LaWGPT is a series of open source large language models based on Chinese legal knowledge.
This series of models is based on the general Chinese base model (such as Chinese-LLaMA, ChatGLM, etc.)Large-scale Chinese legal corpus pre-training, which enhances the basic semantic understanding ability of large models in the legal field. on the basis of,Construct a dialogue question-and-answer data set in the legal field and a Chinese judicial examination data set for instruction fine-tuningwhich improves the model’s ability to understand and enforce legal content.
For details, please refer toTechnical Reports.
project structure
LaWGPT
├── assets # 项目静态资源
├── data # 语料及精调数据
├── tools # 数据清洗等工具
├── README.md
├── requirements.txt
└── src # 源码
├── finetune.py
├── generate.py
├── models # 基座模型及 Lora 权重
│ ├── base_models
│ └── lora_weights
├── outputs
├── scripts # 脚本文件
│ ├── finetune.sh # 指令微调
│ └── generate.sh # 服务创建
├── templates
└── utils
data construction
This project is based on the data sets of legal documents and judicial examination data released by the Chinese Judgment Documents Network. For details, please refer toSummary of legal data in Chinese
- Primary data generation: According toStanford_alpacaandself-instructway to generate dialogue question answering data
- Knowledge-guided data generation: Generate data based on Chinese legal structured knowledge through the Knowledge-based Self-Instruct method.

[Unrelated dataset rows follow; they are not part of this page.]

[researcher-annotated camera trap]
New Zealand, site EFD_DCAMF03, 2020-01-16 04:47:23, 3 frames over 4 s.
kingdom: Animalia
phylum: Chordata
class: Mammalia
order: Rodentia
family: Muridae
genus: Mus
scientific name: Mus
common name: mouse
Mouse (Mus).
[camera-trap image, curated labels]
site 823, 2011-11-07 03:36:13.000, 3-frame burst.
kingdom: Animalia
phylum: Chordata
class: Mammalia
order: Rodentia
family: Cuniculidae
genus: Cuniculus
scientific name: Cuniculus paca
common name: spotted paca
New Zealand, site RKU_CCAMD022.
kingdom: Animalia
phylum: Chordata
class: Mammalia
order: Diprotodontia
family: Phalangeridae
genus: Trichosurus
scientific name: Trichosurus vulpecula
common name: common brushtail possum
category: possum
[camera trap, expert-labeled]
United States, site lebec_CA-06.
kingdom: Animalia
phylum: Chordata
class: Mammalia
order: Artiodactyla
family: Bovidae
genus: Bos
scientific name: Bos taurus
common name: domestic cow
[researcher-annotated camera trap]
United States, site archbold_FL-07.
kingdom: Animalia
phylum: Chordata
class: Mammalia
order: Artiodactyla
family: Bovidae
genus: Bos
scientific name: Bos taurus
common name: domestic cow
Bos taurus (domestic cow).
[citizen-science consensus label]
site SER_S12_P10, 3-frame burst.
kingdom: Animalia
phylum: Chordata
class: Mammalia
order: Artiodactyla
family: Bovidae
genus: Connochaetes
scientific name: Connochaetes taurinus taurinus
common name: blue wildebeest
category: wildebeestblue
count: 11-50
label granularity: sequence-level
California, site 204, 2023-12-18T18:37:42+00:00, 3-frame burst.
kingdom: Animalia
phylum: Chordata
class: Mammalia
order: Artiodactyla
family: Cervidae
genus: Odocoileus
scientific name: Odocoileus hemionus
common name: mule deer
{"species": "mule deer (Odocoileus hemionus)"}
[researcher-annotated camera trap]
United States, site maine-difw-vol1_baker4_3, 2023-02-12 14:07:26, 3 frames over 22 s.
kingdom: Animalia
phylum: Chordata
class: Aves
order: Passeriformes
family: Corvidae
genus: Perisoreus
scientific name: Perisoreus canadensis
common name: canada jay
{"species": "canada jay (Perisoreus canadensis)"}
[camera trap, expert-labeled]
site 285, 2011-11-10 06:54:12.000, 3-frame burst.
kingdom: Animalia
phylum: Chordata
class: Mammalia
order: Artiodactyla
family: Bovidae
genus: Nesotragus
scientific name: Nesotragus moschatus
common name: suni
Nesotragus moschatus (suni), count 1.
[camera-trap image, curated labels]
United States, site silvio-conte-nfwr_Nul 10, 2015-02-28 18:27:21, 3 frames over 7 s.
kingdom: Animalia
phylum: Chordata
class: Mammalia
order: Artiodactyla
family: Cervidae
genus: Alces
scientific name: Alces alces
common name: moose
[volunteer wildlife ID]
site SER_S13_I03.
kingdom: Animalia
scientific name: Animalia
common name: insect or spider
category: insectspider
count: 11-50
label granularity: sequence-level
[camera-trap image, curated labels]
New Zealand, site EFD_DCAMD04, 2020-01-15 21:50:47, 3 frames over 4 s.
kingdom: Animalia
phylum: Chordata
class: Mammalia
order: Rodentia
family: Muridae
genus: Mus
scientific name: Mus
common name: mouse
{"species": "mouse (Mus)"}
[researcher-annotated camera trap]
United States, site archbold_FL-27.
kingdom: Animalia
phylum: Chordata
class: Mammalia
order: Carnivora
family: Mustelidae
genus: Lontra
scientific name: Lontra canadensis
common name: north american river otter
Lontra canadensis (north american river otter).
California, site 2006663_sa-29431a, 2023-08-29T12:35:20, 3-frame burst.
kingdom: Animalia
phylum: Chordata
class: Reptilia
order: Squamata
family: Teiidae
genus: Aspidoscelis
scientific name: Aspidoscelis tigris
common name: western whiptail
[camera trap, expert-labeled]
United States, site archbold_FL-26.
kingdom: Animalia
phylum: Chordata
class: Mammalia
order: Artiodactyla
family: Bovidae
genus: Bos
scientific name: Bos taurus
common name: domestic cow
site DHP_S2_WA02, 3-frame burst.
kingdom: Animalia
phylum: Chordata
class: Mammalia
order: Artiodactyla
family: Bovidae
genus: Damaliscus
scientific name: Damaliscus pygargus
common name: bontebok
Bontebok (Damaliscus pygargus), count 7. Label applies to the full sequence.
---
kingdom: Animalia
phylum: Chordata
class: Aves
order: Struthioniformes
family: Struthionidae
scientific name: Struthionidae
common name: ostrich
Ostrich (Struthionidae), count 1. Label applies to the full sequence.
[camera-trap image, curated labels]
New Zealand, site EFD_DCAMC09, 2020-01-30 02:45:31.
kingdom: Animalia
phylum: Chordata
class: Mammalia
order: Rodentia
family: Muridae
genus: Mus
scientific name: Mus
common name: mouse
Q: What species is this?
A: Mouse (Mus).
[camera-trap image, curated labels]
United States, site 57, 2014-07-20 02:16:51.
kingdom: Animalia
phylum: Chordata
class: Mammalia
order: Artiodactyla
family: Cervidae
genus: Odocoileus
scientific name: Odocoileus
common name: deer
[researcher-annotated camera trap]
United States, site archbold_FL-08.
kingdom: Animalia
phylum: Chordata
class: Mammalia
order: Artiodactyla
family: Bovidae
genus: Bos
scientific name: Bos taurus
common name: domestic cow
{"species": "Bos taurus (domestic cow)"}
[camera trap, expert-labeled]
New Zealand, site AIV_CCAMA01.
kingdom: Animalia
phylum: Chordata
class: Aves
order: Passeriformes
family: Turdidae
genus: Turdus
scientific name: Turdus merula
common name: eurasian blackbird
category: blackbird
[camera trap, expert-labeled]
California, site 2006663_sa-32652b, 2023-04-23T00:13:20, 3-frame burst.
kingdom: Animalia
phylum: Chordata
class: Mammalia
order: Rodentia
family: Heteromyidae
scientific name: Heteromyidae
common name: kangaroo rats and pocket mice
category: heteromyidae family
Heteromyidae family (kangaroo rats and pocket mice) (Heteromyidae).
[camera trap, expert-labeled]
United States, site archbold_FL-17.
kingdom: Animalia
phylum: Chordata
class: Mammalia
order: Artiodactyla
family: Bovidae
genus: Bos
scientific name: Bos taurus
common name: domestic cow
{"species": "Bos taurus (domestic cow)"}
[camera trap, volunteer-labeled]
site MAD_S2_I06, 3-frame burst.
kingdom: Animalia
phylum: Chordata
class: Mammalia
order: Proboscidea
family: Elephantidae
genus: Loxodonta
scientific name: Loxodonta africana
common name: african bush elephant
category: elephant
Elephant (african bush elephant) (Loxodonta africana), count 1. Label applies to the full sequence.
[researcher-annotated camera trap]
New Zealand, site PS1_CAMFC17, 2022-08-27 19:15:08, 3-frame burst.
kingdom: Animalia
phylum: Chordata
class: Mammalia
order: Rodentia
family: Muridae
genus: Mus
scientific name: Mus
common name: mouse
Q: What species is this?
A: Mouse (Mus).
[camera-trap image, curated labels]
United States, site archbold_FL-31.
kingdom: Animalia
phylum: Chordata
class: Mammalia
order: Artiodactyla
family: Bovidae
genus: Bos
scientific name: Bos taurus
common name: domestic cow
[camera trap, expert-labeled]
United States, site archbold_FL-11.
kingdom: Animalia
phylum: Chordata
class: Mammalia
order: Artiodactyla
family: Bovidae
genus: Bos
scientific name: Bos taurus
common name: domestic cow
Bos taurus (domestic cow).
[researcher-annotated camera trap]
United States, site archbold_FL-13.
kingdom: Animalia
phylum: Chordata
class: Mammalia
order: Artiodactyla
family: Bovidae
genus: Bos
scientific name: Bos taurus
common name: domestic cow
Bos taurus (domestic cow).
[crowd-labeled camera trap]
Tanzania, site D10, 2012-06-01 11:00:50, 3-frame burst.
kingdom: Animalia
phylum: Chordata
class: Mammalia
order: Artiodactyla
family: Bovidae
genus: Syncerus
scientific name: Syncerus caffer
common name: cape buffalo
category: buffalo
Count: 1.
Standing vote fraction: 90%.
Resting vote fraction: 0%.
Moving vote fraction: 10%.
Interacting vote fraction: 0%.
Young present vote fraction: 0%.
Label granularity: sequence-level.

- Introduce ChatGPT cleaning data to assist in the construction of high-quality data sets.
model training
The training process of LawGPT series models is divided into two stages:
- The first stage: expanding the vocabulary in the legal field, pre-training Chinese-LLaMA on large-scale legal documents and code data
- The second stage: Construct a dialogue question-and-answer dataset in the legal field, and fine-tune instructions based on the pre-trained model
Secondary training process
- refer to
src/data/example_instruction_train.json
Construct a secondary training data set - run
src/scripts/train_lora.sh
Instruction fine-tuning steps
- refer to
src/data/example_instruction_tune.json
Construction instruction fine-tuning dataset - run
src/scripts/finetune.sh
computing resources
8 Tesla V100-SXM2-32GB
model evaluation
output example
Question: Please give a verdict.
Question: Please introduce the definition of gambling crime.
Question: What is the calculation of overtime wages?
limitation
Due to the limitations of computing resources, data scale and other factors, LawGPT has many limitations at the current stage:
- Limited data resources and small model capacity lead to relatively weak model memory and language ability. Therefore, incorrect results may be generated when faced with factual knowledge tasks.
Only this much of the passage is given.